Conversely, several vendors, including Nokia, Ericsson, Samsung and Ciena, are seeing sharply lower revenue in APAC as India’s CSPs reduced investment following 5G RAN rollouts by Reliance Jio and Bharti Airtel. Huawei and ZTE are also seeing revenue in APAC decline due to loss of share in India as their installed bases of LTE and optical equipment are replaced by equipment from trusted vendors, as well as lower spend on 5G RAN deployments in China, which peaked in 2022.
 
As CSPs wind down 5G coverage rollouts in China, the U.S. and India in favor of densification, TIS operating margins are growing. Declining deployment activity, which tends to carry the lowest margins among TIS segments, in these markets — especially India — is the main driver of improving TIS operating margins. In 3Q24 deployment services constituted 18.2% of aggregate revenue, down 120 basis points year-to-year. Meanwhile, maintenance services, which tend to carry the highest margins among the TIS segments, grew to 34.2% of aggregate revenue, up 80 basis points year-to-year.
 
Benchmarked vendors’ aggregate TIS operating margin increased year-to-year for the fourth consecutive quarter, following six consecutive quarters of declines. Aggregate operating margin grew from 11.1% in 3Q23 to 12.4% in 3Q24. TBR expects aggregate TIS operating margin gains to continue into 2025 despite an anticipated rebound in TIS revenue in India (where margins are typically low) as new RAN agreements that Ericsson, Nokia and Samsung have with Vodafone Idea and Bharti Airtel come online, due to the relatively smaller scale of these contracts compared with initial coverage rollouts by Bharti Airtel and Reliance Jio. In addition, TBR believes the digital transformation market will recover as CSPs receive clarity on M&A, driving high-margin professional services revenue for several IT services vendors. Further, AT&T’s open RAN rollout will peak in 2025, though it will continue through at least 2026, and margins in the U.S. tend to be higher than in other countries.

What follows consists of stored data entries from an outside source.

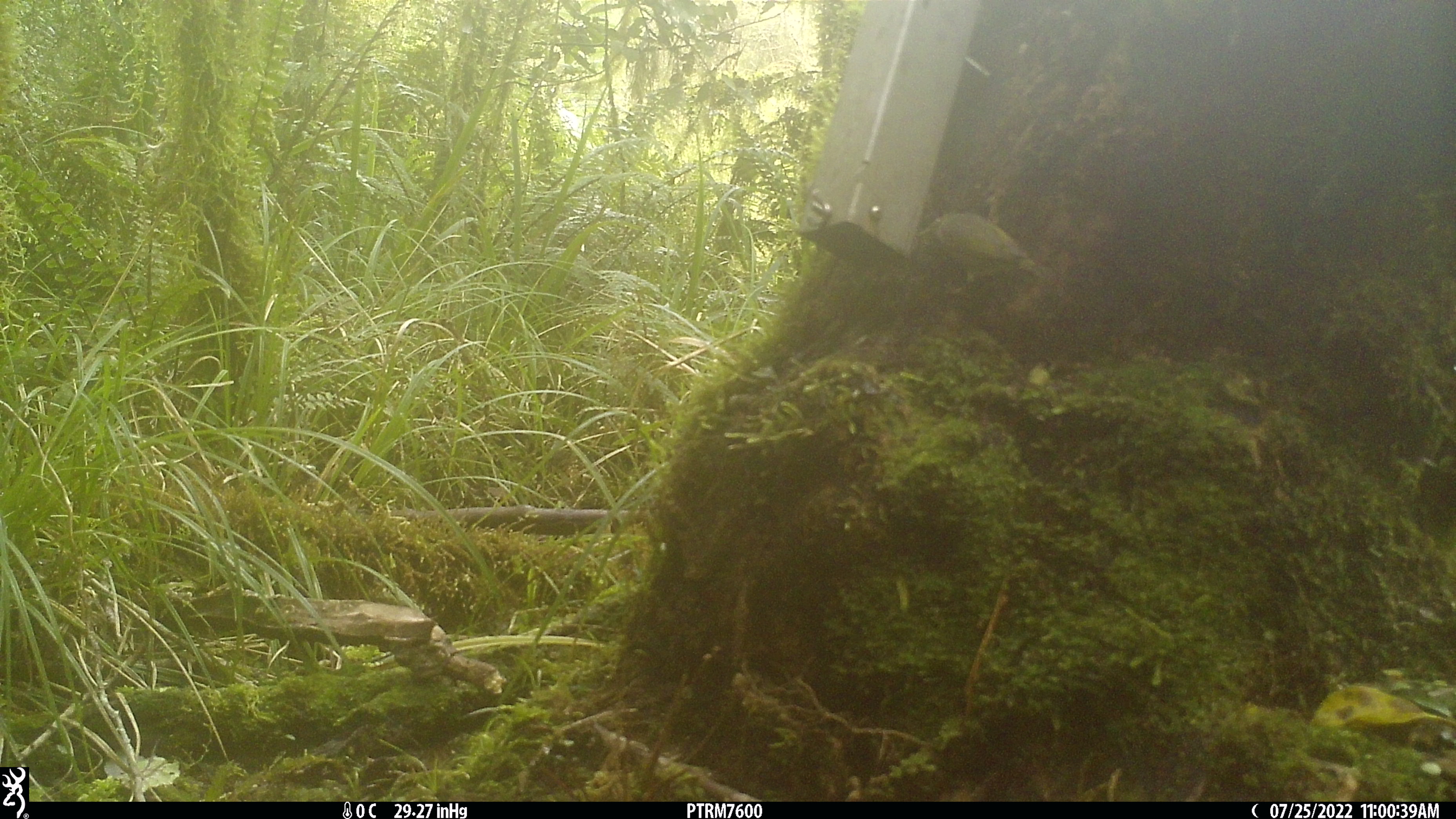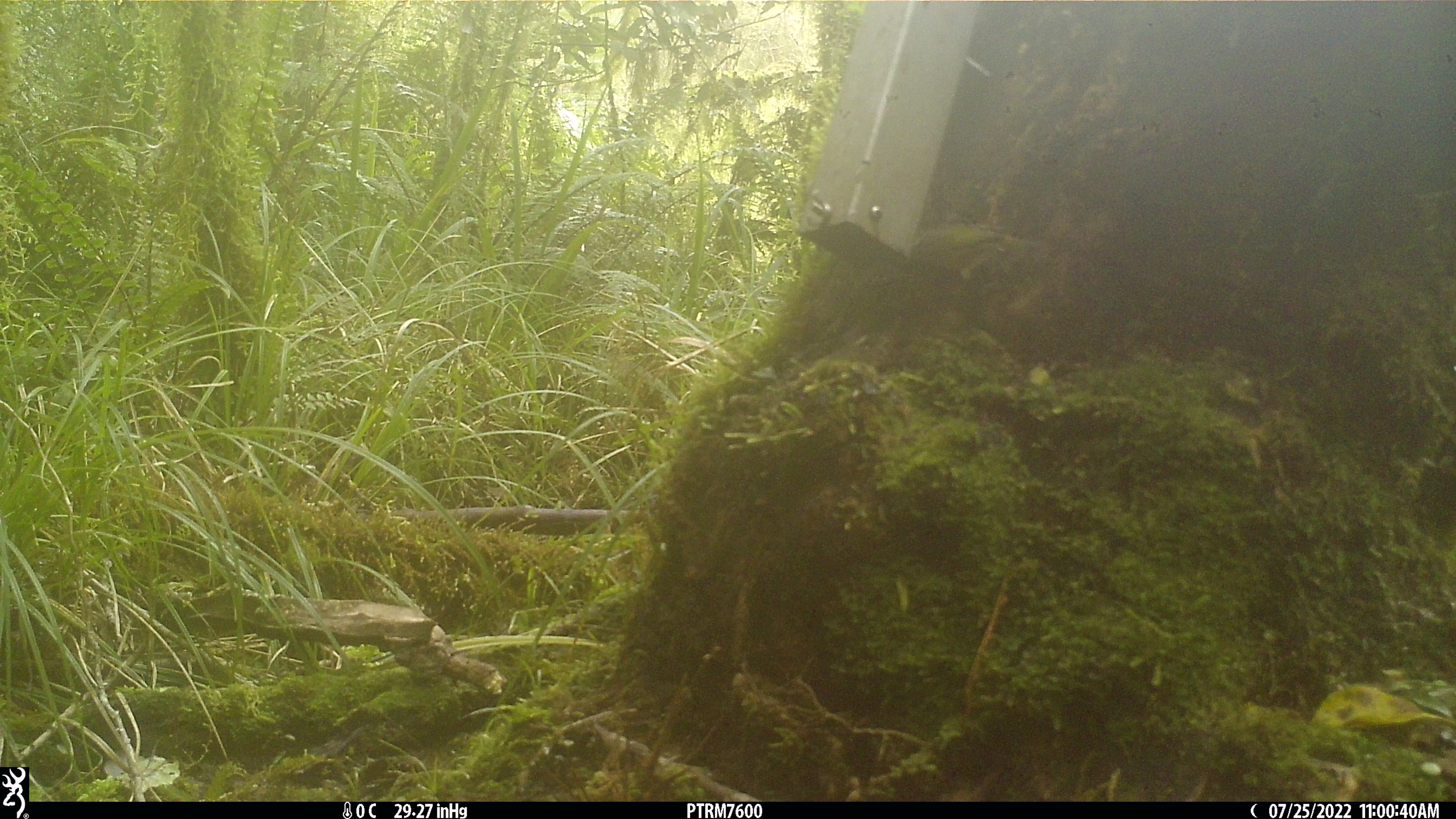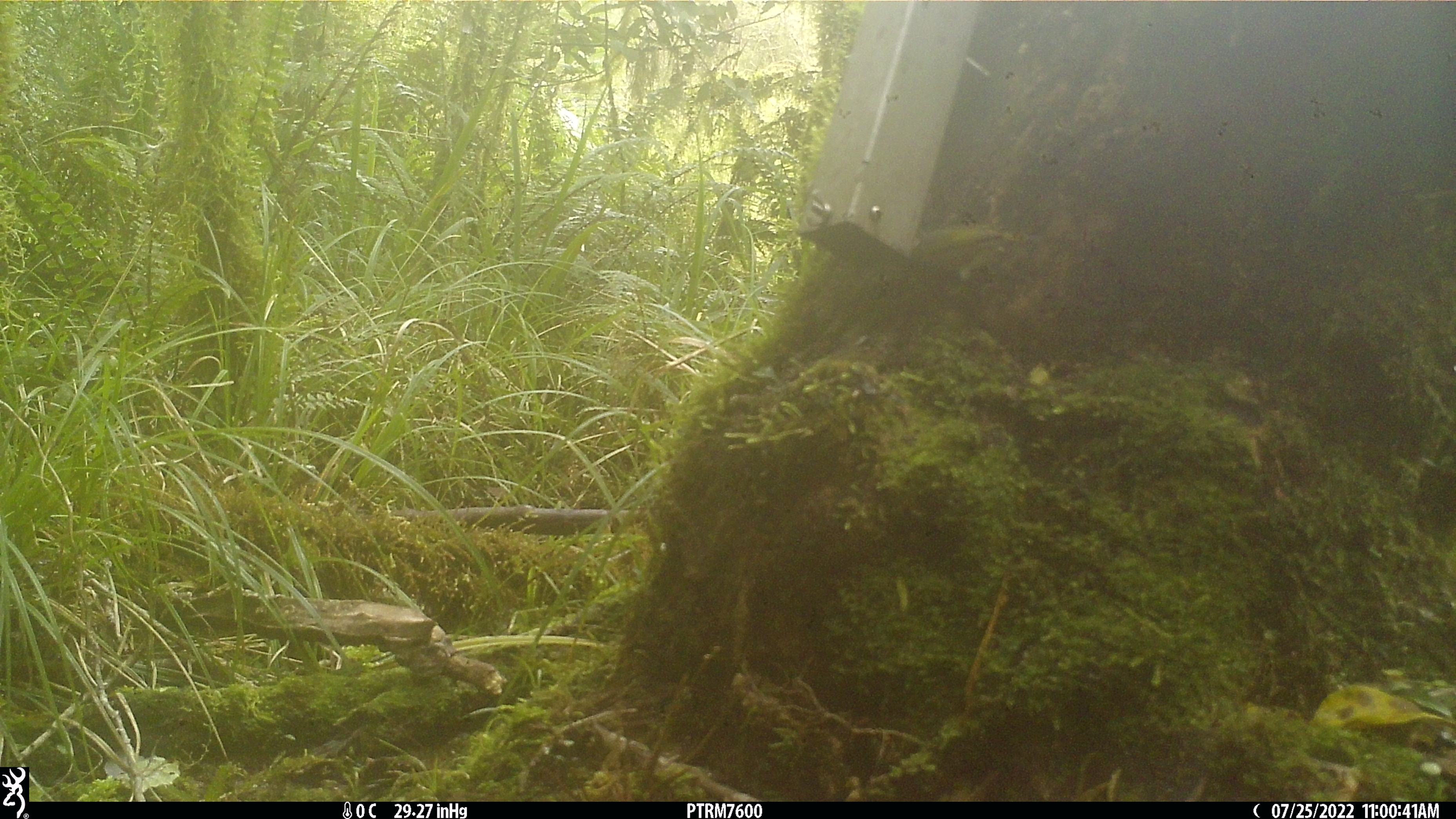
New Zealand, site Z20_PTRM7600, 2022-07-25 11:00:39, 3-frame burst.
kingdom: Animalia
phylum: Chordata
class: Aves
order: Passeriformes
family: Zosteropidae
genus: Zosterops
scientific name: Zosterops lateralis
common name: silvereye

TBR’s Telecom Infrastructure Services Benchmark

Telecom infrastructure services includes all external spend (capex and opex) on services by communication service providers (CSPs), including telcos, cablecos and hyperscalers, on or related to communications and IT infrastructure. For our Telecom Infrastructure Services Benchmark, TBR categorizes TIS revenue into four main segments: deployment services, professional services, maintenance services and managed services.
 
Vendor coverage for this research includes, but is not limited to, Amdocs, CGI, Ciena, Ericsson, Fujitsu, Infosys, Juniper, Nokia, Oracle, Samsung, Tech Mahindra and ZTE.